I think the attack you are speaking of is
a newer one than the one I've heard of
as being called "Son of OOB" which just
changes the pointer to the OOB data by one.
I have heard rumor of the one you mention,
but haven't seen any exploit code yet.
It would probably end up being called
"The Bride of Son of OOB" or some such.
I see your point about the difference between
fred and the URG flag. My assumption about
proxy behavior was that a truly generic proxy
would have to reproduce the OOB flag
and data, not knowing of the protocol needs
it or not. Perhaps that's a really bad assumption.
In my mind, not passing all parts of the protocol
(without knowing specifically that you don't want it)
would be a broken proxy. So, something like Gauntlet's
plug-gw will break telnet if you move it to a different
port other than 23? Does anyone know if the MUDs
etc.. that use telnet for clients use OOB flags and
such like real telnet does? Do they work across a
FYI, SPFs will not pass TCP packets through with
bad or out-of-order sequence numbers, so if that is key to
the attack, then it wouldn't work.
But, to conceed your point, If proxys do, in general,
strip some TCP options on the way through, then
yes, allowing connections through a SPF to port
139 would allow the MS box to crash, and a proxy
with the behavior your describe would not.
---------- Previous Message ----------
From: proberts @
net ("Paul D. Robertson") @ smtp
Date: 06/10/97 12:16:15 AM
Subject: Re: Stateful Packet Filters vs. Proxies
On 9 Jun 1997, Ryan Russell/SYBASE wrote:
> Just to clear up some of your misconceptions:
> The son of OOB attack is application specific,
> effecting only the Microsoft DNS server and the
> Microsoft Service at port 139 (which I think is the
> NetBIOS port, not sure.) It does not effect the
> TCP driver in general.
It was my understanding that the invalid TCP window size advertisment was
a general TCP flaw in the MS stack.
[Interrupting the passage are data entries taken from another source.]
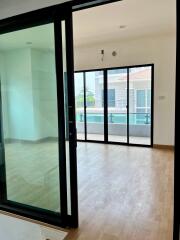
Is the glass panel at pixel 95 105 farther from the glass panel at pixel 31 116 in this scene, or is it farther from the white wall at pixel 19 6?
the white wall at pixel 19 6

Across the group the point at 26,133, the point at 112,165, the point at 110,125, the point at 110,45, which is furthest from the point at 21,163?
the point at 110,45

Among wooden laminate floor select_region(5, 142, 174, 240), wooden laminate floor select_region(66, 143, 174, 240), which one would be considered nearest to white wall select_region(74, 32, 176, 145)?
wooden laminate floor select_region(66, 143, 174, 240)

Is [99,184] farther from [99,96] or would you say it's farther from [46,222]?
[99,96]

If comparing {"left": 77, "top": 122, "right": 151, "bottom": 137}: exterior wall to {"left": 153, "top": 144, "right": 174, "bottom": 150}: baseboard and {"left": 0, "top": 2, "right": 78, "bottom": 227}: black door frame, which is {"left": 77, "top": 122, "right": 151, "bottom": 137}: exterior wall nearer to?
{"left": 153, "top": 144, "right": 174, "bottom": 150}: baseboard

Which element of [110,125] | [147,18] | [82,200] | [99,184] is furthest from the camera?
[110,125]

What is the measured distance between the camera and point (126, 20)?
419 centimetres

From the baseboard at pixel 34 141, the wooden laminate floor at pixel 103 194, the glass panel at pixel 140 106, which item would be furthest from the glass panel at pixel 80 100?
the baseboard at pixel 34 141

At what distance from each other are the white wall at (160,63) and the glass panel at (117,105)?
375 millimetres

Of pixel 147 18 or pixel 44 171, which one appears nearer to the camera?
pixel 44 171

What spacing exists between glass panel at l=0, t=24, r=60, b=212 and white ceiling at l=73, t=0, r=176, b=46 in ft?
5.47

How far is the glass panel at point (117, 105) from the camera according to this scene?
6.21 meters

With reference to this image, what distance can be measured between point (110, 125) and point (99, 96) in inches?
38.9

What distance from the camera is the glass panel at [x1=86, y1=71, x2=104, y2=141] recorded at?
6.59 meters

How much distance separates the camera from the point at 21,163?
9.15ft
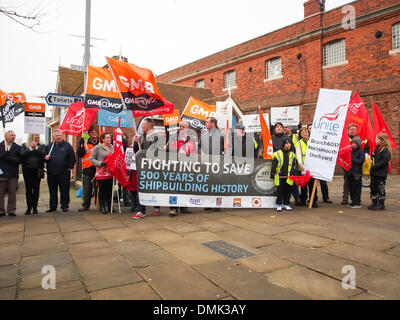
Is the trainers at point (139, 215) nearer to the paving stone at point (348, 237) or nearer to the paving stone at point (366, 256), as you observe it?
the paving stone at point (348, 237)

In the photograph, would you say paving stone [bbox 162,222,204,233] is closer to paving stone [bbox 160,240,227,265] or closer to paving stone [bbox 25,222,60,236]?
paving stone [bbox 160,240,227,265]

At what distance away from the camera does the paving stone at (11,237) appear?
15.2 feet

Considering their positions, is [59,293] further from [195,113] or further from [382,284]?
[195,113]

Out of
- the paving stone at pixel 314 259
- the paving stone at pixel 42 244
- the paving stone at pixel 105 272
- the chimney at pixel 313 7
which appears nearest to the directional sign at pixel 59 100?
the paving stone at pixel 42 244

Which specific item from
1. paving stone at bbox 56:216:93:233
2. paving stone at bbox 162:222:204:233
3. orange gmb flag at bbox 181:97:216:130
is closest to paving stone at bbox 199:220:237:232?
paving stone at bbox 162:222:204:233

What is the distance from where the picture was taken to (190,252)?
392 cm

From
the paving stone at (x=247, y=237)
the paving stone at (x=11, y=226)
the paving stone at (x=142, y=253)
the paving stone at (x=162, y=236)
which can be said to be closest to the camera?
the paving stone at (x=142, y=253)

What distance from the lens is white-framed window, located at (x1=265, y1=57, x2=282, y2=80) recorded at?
2116 cm

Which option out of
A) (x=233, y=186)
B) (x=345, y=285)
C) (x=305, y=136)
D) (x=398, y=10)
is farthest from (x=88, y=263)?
(x=398, y=10)

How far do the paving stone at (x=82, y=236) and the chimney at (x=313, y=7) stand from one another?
64.4ft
The variant I'd heard of used the
URG flag to bypass the sequence number checking with a packet that set
the window size to an invalid number. For that, no packets would reach the
application layer at all.
I'll have to hack up some code and test it, and double check my sources.
> Think of it this way.. Say I discover that if I throw the
> word "fred" into the datastream of an HTTP connection
> Netscape will delete your harddrive. You're telling me
> that there are proxies out there that automatically
> filter out the word fred? Before I announce the attack?
No, I'm telling you that an application layer gateway doesn't pass TCP
options into the internal network. I specifically said lower layer
protocols, if you continue to want to misrepresent that as an application
layer problem, that's up to you. I'll say it one more time, more
clearly, just in case you really missed it:
An application layer gateway creates its own TCP connections, and doesn't
pass low level transport problems to the clients behind it. Since the
application proxy controls its own connections into the protected
network, and external transport layer packets don't go any further than
its external interface this makes this a non-issue for clients
behind application layer gateways. Only the gateway need be immune to
invalid TCP window sizes (without sequence number validation if what I'm
told is true, though in the case of a hostile, or compromised server,
this doesn't make much difference). Note this is TCP transport layer,
*not* a higher level application transport layer (Eg. HTTP).
If you're relaying the connection, then the clients are vulnerable at the
relay level. If you're not, then only you are vulnerable. Even if I
make the assumption that the information I was given is incorrect, and
the specific exploit isn't as I've been lead to believe, it is still a
vulnerability of relaying at the transport layer by a gateway. At some
point, checking and rewriting or dropping packets gets expensive enough that
you may as well have spent your time hardning the stack, especially when
the machine's remote services may need hardening anyway.
The fact remains that if you took FW1 on Solaris, and the FWTK on the same
platform, and were to allow NetBIOS in (not that it would be prudent in most
cases), under FW1 the "protected" clients would be vulnerable to OOB, under a
circuit level relay like plug-gw they wouldn't. Plug-gw isn't even an
application layer proxy, but illustrates the difference, and point quite
clearly. Just as relaying at the application layer opens you up to
application layer attacks with a proxy (and a packet filter, stateful or
not), relaying at the transport layer leaves you open to transport layer
Paul D. Robertson "My statements in this message are personal opinions
net which may have no basis whatsoever in fact."